Monday, November 29, 2004

Blurb...Excuse me-e-e-e

The Hartford Courant recently carried an article by its book editor, Carole Goldberg, entitled Jacket Flak. It carried the subtitle "Do Book Blurbs Bear Sincere Praise Of Peers, Or False Fawning Of Friends?"

Now, I barely knew what a blurb was until a couple of years ago when I joined the writing community at Readerville. Many of the writers there were very concerned about finding authors to read and "blurb" their new books, meaning write a nice little quotable quote that could be quoted on the cover. I had seen such things but didn't know it was my responsibility to approach writers to do it for me.

Needless to say, there's never been a blurb on any of my books.

I don't loose any sleep over the matter. What does worry me is what do I do if someone asks me to blurb their book? My legion of frequent readers know what a crabby reader I am. Just what are the chances of my reading a book that's handed to me and liking it at all, let alone enough to be inspired to come up with a marvy quote someone would actually want on his or her cover? Not great. Thank goodness my opinion doesn't matter to anyone, and I've never been approached.

Goldberg's article didn't cover that aspect of blurbing. Wally Lamb was quoted as saying he'd passed on blurbing an important novel, but he didn't say how. What do you say to an author whose book you've read and hated? Is it too late to say, "Thanks, but no thanks" at that point?

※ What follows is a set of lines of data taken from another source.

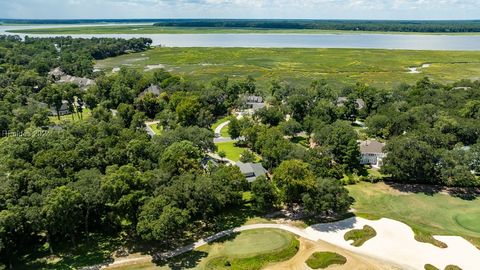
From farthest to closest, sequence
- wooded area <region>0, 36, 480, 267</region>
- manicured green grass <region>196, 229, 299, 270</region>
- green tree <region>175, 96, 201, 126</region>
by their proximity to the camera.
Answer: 1. green tree <region>175, 96, 201, 126</region>
2. wooded area <region>0, 36, 480, 267</region>
3. manicured green grass <region>196, 229, 299, 270</region>

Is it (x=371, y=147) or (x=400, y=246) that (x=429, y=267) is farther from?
(x=371, y=147)

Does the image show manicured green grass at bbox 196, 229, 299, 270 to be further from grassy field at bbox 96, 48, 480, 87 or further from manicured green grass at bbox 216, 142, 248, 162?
grassy field at bbox 96, 48, 480, 87

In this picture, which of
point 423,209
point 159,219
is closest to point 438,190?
point 423,209

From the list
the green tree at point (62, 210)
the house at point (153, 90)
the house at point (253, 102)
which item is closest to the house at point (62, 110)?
the house at point (153, 90)

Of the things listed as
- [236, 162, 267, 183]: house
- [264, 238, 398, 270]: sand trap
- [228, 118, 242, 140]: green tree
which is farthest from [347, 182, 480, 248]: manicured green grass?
[228, 118, 242, 140]: green tree

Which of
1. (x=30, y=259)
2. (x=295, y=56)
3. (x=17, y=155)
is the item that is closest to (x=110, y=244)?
(x=30, y=259)
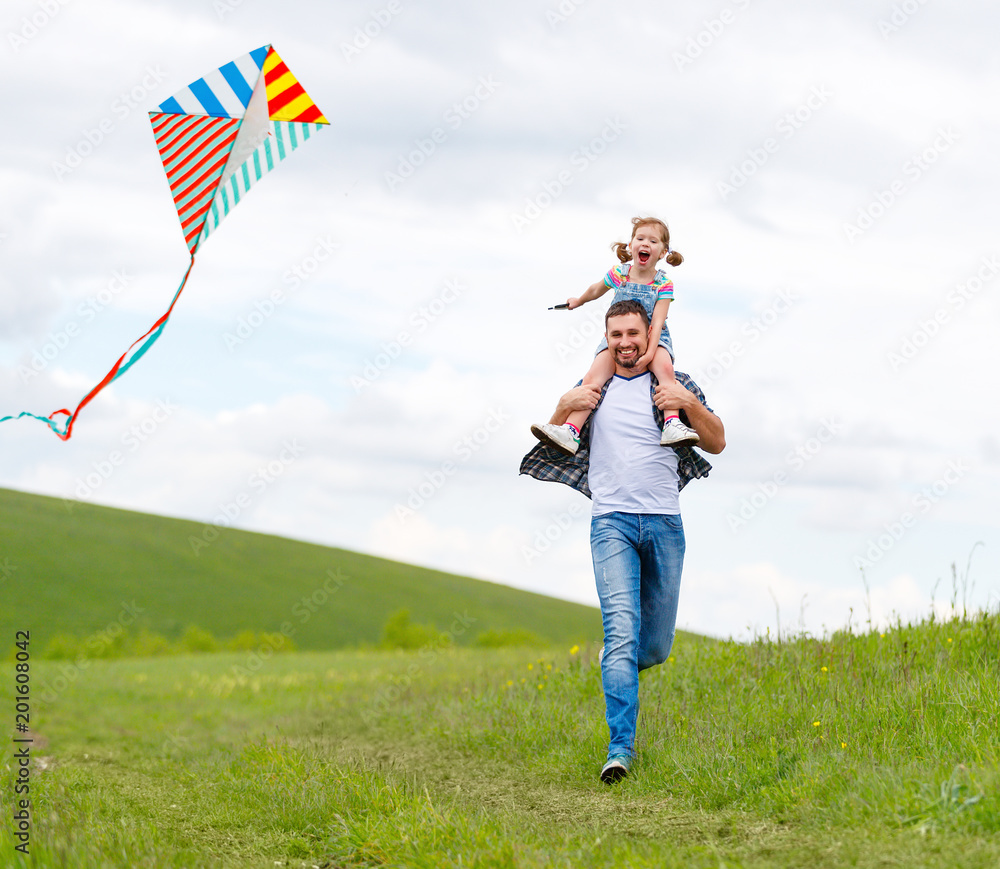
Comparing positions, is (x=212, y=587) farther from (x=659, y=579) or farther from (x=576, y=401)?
(x=659, y=579)

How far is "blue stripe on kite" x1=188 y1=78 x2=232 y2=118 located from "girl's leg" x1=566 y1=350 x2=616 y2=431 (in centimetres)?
357

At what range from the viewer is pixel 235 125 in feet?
23.9

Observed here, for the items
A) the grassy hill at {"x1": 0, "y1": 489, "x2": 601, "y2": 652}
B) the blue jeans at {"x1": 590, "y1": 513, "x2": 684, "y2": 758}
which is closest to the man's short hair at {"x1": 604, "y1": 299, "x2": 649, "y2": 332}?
the blue jeans at {"x1": 590, "y1": 513, "x2": 684, "y2": 758}

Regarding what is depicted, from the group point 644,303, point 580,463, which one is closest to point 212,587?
point 580,463

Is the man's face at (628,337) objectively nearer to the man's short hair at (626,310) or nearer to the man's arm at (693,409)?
the man's short hair at (626,310)

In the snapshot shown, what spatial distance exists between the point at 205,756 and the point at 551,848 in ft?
18.4

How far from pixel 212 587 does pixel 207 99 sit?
41.0 metres

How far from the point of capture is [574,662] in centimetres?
1020

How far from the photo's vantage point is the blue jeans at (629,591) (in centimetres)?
612

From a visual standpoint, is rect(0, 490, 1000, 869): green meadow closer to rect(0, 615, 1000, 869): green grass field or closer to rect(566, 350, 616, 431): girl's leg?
rect(0, 615, 1000, 869): green grass field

Evidently some writers do blurbs a number of times a year. Some of them want to help new authors, which really is very kind of them. But isn't getting your name on someone else's book free advertising for yourself, too? Doesn't it suggest that you're important because people care what you think? Not that I'm saying free advertising is a bad thing. Hey, I spend plenty of time trying to come up with cheap, easy ways to get my name out in front of as many people as I can.

But here's the thing: When I read a book with glowing blurbs from well-known authors and I think the book is breathtakingly awful, my opinion of the blurber drops significantly. Especially if I've only heard of the blurber and haven't read anything by her. Is that just me or do other readers feel that way?

If I'm not just a one-of-a-kind witch, maybe blurbing isn't worth the risk.